If you're still unsure how to do it, try this exercise:
Sit down cross-legged and invite your kids to do the same, sitting right in front of you. Close your eyes and tell them to do the same. Tell them to focus on their breath, listening to the sound they're making, and feeling their chest rise and fall. Let them place one hand on their belly and the other on their chest, and have them feel them move as they breathe.
Explain why their belly and chest move and how now they need to deepen their inhales and exhales to feel the movements get bigger, but tell them not to exaggerate. Take it slow and repeat as many times as you need, as your kids might not figure it out at the first try.You can also bring their attention to a specific sound, word, color, or feeling and let them give you feedback on how they're feeling and what they're imagining, seeing, and thinking about. Honest and real conversation is key, so keep on sharing your experience throughout the entire practice.

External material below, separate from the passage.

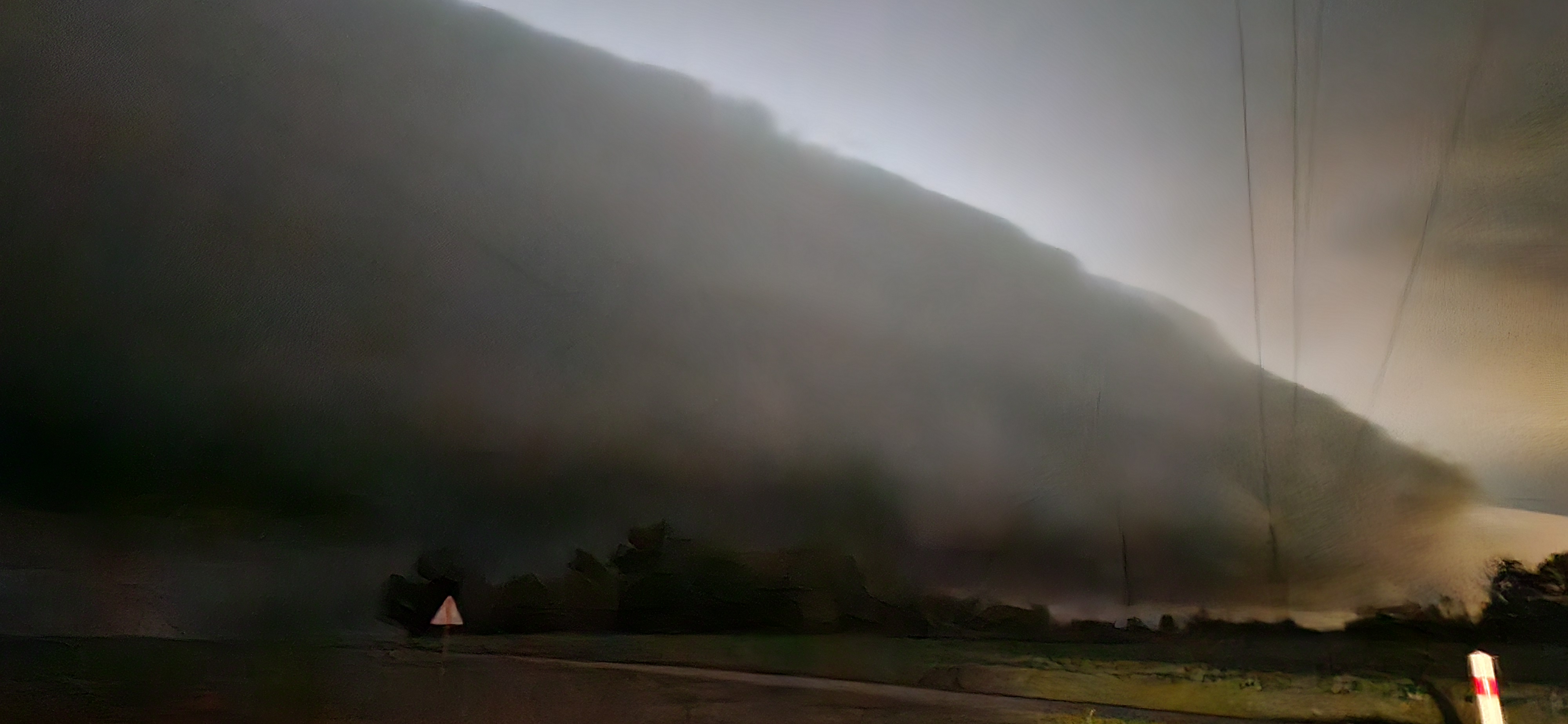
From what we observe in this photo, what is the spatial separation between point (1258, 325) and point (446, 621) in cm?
321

Expecting your kids to learn how to meditate and understand all about it from the get-go isn't something you should even consider, as it takes years to master, and even then, fully understanding it is almost a mission impossible.
Be patient with them and keep on teaching them valuable lessons and things they can draw from this ancient practice, making it a constant part of their routine and therefore, making it a part of their lives. staying consistent is what will get you there the quickest as kids need structure in order to learn how to organize their routine and separate it from their playtime.
It's really important to keep the stress away from meditation as that's exactly what you're trying to teach your kids to avoid. If you're getting frustrated with your kids being unable to keep their eyes closed or sit still, try doing it another time during the day or even postpone introducing them to meditation for a few months or years.
Not everyone will be able to sit down, close their eyes, and get into the rhythm of their breath without a fuss. Be mindful of that.
Connect Mindfulness and Meditation
Mindfulness is another important concept your kids need to grasp if you're trying to introduce them to meditation; and it might even be easier to explain. Use playful terms and games to get them to understand how to be aware of their daily actions and how to focus on each specific task at hand rather than trying to do five of them at the same time.
Try going through their morning routine: making their bed, brushing their teeth, eating breakfast, getting ready for school. Experience each activity with them and show them how to pay better attention to what they're doing and how to be more mindful of how they move their body, how they speak, and how they walk.
You can get as creative as you want, using words and terminology your kids are familiar with. Once they learn a bit about mindfulness, getting introduced to meditation will be a logical, and much easier second step.
Teaching your kids to sit still, close their eyes, and simply breathe has a ton of benefits, but starting out might not be the easiest thing in the world. Try out these tips and get your little ones close to experiencing zen from a very early age.